# [DIRECTIONS FOR THIS TASK]
Print all the records below, word for word and in full.

[Stored data entries]
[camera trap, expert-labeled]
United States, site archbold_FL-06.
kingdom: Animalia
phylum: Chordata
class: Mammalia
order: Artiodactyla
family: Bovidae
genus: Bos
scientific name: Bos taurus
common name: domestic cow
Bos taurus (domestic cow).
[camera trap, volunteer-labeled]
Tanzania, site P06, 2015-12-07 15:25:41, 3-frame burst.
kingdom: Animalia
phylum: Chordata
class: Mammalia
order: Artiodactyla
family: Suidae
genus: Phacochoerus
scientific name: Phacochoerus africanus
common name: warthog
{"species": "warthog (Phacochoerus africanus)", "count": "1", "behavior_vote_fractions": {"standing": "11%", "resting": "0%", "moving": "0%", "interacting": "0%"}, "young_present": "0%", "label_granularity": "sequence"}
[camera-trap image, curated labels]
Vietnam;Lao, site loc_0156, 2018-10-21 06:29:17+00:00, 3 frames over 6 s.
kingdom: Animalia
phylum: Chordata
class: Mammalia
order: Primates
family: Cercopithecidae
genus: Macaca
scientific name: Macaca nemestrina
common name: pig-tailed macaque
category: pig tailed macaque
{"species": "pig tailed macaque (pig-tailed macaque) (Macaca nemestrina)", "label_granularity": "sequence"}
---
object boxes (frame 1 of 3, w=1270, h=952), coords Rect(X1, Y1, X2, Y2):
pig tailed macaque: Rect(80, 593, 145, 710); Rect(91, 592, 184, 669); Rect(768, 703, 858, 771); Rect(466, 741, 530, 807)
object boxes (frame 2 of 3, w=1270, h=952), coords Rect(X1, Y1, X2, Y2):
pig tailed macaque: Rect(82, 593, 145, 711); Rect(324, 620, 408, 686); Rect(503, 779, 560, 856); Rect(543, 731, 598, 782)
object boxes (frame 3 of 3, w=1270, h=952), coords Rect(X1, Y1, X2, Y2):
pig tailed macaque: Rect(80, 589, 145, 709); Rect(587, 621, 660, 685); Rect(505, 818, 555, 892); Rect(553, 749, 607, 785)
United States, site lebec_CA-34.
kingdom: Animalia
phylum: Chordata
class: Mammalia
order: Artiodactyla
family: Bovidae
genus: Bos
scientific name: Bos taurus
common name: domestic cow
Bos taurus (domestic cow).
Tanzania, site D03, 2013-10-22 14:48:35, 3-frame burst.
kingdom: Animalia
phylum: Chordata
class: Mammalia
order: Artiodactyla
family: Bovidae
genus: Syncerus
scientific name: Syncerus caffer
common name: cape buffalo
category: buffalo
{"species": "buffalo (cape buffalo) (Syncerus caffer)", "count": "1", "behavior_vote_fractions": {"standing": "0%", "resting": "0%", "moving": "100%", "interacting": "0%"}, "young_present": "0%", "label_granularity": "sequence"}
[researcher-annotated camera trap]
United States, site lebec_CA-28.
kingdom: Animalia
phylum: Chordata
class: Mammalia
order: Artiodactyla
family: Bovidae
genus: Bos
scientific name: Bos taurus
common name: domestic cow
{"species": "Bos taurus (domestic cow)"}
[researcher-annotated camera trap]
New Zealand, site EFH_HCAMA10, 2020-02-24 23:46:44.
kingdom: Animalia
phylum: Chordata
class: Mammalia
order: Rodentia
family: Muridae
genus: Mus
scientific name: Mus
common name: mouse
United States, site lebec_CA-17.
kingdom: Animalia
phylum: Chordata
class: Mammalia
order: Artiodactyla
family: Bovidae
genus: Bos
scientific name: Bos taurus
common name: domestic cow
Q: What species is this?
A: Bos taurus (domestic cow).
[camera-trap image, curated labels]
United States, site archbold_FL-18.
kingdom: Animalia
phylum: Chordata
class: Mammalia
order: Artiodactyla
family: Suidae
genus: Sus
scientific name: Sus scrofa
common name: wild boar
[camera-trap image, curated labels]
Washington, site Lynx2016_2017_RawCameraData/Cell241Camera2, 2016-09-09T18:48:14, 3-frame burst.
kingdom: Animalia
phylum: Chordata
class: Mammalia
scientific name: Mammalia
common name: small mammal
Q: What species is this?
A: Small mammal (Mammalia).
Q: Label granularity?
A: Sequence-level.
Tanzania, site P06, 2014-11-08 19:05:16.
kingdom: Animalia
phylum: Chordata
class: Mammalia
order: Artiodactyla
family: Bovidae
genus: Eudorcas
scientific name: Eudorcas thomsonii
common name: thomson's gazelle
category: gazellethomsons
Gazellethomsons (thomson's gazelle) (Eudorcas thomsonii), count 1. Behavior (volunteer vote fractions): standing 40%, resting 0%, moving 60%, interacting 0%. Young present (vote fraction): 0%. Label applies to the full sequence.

# [OUTPUT]
[camera trap, expert-labeled]
United States, site archbold_FL-06.
kingdom: Animalia
phylum: Chordata
class: Mammalia
order: Artiodactyla
family: Bovidae
genus: Bos
scientific name: Bos taurus
common name: domestic cow
Bos taurus (domestic cow).
[camera trap, volunteer-labeled]
Tanzania, site P06, 2015-12-07 15:25:41, 3-frame burst.
kingdom: Animalia
phylum: Chordata
class: Mammalia
order: Artiodactyla
family: Suidae
genus: Phacochoerus
scientific name: Phacochoerus africanus
common name: warthog
{"species": "warthog (Phacochoerus africanus)", "count": "1", "behavior_vote_fractions": {"standing": "11%", "resting": "0%", "moving": "0%", "interacting": "0%"}, "young_present": "0%", "label_granularity": "sequence"}
[camera-trap image, curated labels]
Vietnam;Lao, site loc_0156, 2018-10-21 06:29:17+00:00, 3 frames over 6 s.
kingdom: Animalia
phylum: Chordata
class: Mammalia
order: Primates
family: Cercopithecidae
genus: Macaca
scientific name: Macaca nemestrina
common name: pig-tailed macaque
category: pig tailed macaque
{"species": "pig tailed macaque (pig-tailed macaque) (Macaca nemestrina)", "label_granularity": "sequence"}
---
object boxes (frame 1 of 3, w=1270, h=952), coords Rect(X1, Y1, X2, Y2):
pig tailed macaque: Rect(80, 593, 145, 710); Rect(91, 592, 184, 669); Rect(768, 703, 858, 771); Rect(466, 741, 530, 807)
object boxes (frame 2 of 3, w=1270, h=952), coords Rect(X1, Y1, X2, Y2):
pig tailed macaque: Rect(82, 593, 145, 711); Rect(324, 620, 408, 686); Rect(503, 779, 560, 856); Rect(543, 731, 598, 782)
object boxes (frame 3 of 3, w=1270, h=952), coords Rect(X1, Y1, X2, Y2):
pig tailed macaque: Rect(80, 589, 145, 709); Rect(587, 621, 660, 685); Rect(505, 818, 555, 892); Rect(553, 749, 607, 785)
United States, site lebec_CA-34.
kingdom: Animalia
phylum: Chordata
class: Mammalia
order: Artiodactyla
family: Bovidae
genus: Bos
scientific name: Bos taurus
common name: domestic cow
Bos taurus (domestic cow).
Tanzania, site D03, 2013-10-22 14:48:35, 3-frame burst.
kingdom: Animalia
phylum: Chordata
class: Mammalia
order: Artiodactyla
family: Bovidae
genus: Syncerus
scientific name: Syncerus caffer
common name: cape buffalo
category: buffalo
{"species": "buffalo (cape buffalo) (Syncerus caffer)", "count": "1", "behavior_vote_fractions": {"standing": "0%", "resting": "0%", "moving": "100%", "interacting": "0%"}, "young_present": "0%", "label_granularity": "sequence"}
[researcher-annotated camera trap]
United States, site lebec_CA-28.
kingdom: Animalia
phylum: Chordata
class: Mammalia
order: Artiodactyla
family: Bovidae
genus: Bos
scientific name: Bos taurus
common name: domestic cow
{"species": "Bos taurus (domestic cow)"}
[researcher-annotated camera trap]
New Zealand, site EFH_HCAMA10, 2020-02-24 23:46:44.
kingdom: Animalia
phylum: Chordata
class: Mammalia
order: Rodentia
family: Muridae
genus: Mus
scientific name: Mus
common name: mouse
United States, site lebec_CA-17.
kingdom: Animalia
phylum: Chordata
class: Mammalia
order: Artiodactyla
family: Bovidae
genus: Bos
scientific name: Bos taurus
common name: domestic cow
Q: What species is this?
A: Bos taurus (domestic cow).
[camera-trap image, curated labels]
United States, site archbold_FL-18.
kingdom: Animalia
phylum: Chordata
class: Mammalia
order: Artiodactyla
family: Suidae
genus: Sus
scientific name: Sus scrofa
common name: wild boar
[camera-trap image, curated labels]
Washington, site Lynx2016_2017_RawCameraData/Cell241Camera2, 2016-09-09T18:48:14, 3-frame burst.
kingdom: Animalia
phylum: Chordata
class: Mammalia
scientific name: Mammalia
common name: small mammal
Q: What species is this?
A: Small mammal (Mammalia).
Q: Label granularity?
A: Sequence-level.
Tanzania, site P06, 2014-11-08 19:05:16.
kingdom: Animalia
phylum: Chordata
class: Mammalia
order: Artiodactyla
family: Bovidae
genus: Eudorcas
scientific name: Eudorcas thomsonii
common name: thomson's gazelle
category: gazellethomsons
Gazellethomsons (thomson's gazelle) (Eudorcas thomsonii), count 1. Behavior (volunteer vote fractions): standing 40%, resting 0%, moving 60%, interacting 0%. Young present (vote fraction): 0%. Label applies to the full sequence.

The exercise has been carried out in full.